I capi di Stato e di governo dell’Unione Europea riuniti a Bruxelles nel vertice anti-crisi, si sono detti contrari, Germania in testa, a un piano speciale di sostegno economico dei paesi dell’Europa dell’est, dichiarandosi comunque pronti a prendere in esame ogni caso singolarmente. La proposta che ha destato maggiori attriti all’interno della riunione è stata quella presentata dall’Ungheria, la quale ha richiesto un piano specifico da 160-190 miliardi di euro. I dati economici sui paesi dell’est Europa sono abbastanza evidenti e contribuiscono a rendere più cupo lo scenario finanziario globale. Credit Suisse ha proprio effettuato uno studio al riguardo, mettendo in luce come i paesi più vulnerabili all’attuale crisi si trovano in questa parte del mondo.
Bulgaria e Lituania prevedono di conseguire un deficit molto alto per quest’anno, quantificabile in una misura compresa tra il 15 e il 18% del prodotto interno lordo. Non stanno certo meglio Romania e Lettonia, per le quali è previsto un aumento del debito rilevante. Solo Ungheria, Polonia e Ucraina possono “vantare” percentuali migliori, ma sempre superiori ai parametri richiesti da Maastricht.
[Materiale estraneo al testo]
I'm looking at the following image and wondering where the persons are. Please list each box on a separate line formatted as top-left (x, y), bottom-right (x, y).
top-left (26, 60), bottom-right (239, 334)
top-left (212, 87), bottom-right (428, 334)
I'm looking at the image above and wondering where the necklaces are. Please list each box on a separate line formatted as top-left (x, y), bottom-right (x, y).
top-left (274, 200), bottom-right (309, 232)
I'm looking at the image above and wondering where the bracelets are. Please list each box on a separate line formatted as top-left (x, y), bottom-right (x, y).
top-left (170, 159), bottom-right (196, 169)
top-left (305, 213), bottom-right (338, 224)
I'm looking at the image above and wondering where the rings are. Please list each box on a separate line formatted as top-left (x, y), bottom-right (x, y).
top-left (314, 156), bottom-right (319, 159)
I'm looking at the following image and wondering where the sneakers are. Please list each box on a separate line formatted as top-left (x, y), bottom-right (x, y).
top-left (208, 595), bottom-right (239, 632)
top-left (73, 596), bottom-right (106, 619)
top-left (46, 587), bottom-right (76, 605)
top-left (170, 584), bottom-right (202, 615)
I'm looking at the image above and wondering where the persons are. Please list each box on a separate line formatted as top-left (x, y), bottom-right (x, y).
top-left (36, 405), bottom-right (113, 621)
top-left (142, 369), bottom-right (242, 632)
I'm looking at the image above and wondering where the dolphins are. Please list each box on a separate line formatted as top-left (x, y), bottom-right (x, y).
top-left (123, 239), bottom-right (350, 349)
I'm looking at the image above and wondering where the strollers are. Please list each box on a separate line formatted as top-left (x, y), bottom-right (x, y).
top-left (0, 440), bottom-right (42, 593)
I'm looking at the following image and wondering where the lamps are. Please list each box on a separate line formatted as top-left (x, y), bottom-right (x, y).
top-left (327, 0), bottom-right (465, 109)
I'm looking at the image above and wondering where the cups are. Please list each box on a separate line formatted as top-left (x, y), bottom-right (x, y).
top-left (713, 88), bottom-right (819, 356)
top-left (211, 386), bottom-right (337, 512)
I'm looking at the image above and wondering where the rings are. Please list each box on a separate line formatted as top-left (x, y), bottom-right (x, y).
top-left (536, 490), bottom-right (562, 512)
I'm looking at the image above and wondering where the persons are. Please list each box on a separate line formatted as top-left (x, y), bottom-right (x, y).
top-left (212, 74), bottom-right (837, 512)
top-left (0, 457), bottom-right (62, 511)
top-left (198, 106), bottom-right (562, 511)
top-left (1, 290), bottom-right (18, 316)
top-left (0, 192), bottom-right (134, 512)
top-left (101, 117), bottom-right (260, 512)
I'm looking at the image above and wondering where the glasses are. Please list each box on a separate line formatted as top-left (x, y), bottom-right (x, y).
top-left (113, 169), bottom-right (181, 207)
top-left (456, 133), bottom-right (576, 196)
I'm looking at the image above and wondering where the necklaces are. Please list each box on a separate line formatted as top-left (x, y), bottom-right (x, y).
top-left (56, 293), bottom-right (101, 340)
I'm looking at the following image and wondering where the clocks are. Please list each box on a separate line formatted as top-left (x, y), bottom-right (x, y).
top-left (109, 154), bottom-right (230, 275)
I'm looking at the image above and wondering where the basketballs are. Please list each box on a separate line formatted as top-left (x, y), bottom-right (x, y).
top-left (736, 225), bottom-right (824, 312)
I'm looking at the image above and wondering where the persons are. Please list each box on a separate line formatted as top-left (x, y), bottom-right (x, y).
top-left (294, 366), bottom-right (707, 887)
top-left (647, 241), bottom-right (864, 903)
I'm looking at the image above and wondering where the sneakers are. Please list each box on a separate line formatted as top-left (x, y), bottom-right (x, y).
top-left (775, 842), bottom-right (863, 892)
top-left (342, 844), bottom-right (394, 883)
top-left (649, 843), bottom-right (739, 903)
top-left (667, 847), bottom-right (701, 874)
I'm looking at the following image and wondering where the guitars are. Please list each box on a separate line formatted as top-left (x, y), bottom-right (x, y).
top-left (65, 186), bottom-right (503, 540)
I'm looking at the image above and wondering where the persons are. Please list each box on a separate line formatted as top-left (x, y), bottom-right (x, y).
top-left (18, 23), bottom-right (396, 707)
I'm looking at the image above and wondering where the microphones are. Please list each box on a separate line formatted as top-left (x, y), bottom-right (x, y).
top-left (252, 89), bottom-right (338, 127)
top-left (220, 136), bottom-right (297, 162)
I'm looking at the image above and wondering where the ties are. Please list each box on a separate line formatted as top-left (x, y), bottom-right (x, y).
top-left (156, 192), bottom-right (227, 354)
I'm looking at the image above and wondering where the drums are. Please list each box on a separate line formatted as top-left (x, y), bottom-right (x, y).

C’è anche da sottolineare che non è solamente la situazione dei conti pubblici a preoccupare in questo senso, ma anche il fatto che questi paesi sono ancora troppo dipendenti dei contributi esteri per quanto riguarda la crescita del prodotto interno: tale “dipendenza” è stata poi accentuata dal crollo continuo delle varie valute nazionali (un caso emblematico è rappresentato dal fiorino ungherese).
Gli analisti economici sconsigliano vivamente di effettuare investimenti in società che sono quotate o che hanno a che fare con le borse dei paesi dell’est Europa. I titoli maggiormente a rischio sono dei nomi illustri della finanza: si va da Telecom, la quale ha importanti legami con Telekom Austria, a Renault, che deve il 20% delle proprie fatturazioni ai suoi ricavi nell’Europa orientale, ma anche Volkswagen e Peugeot investono in buona parte in questi paesi.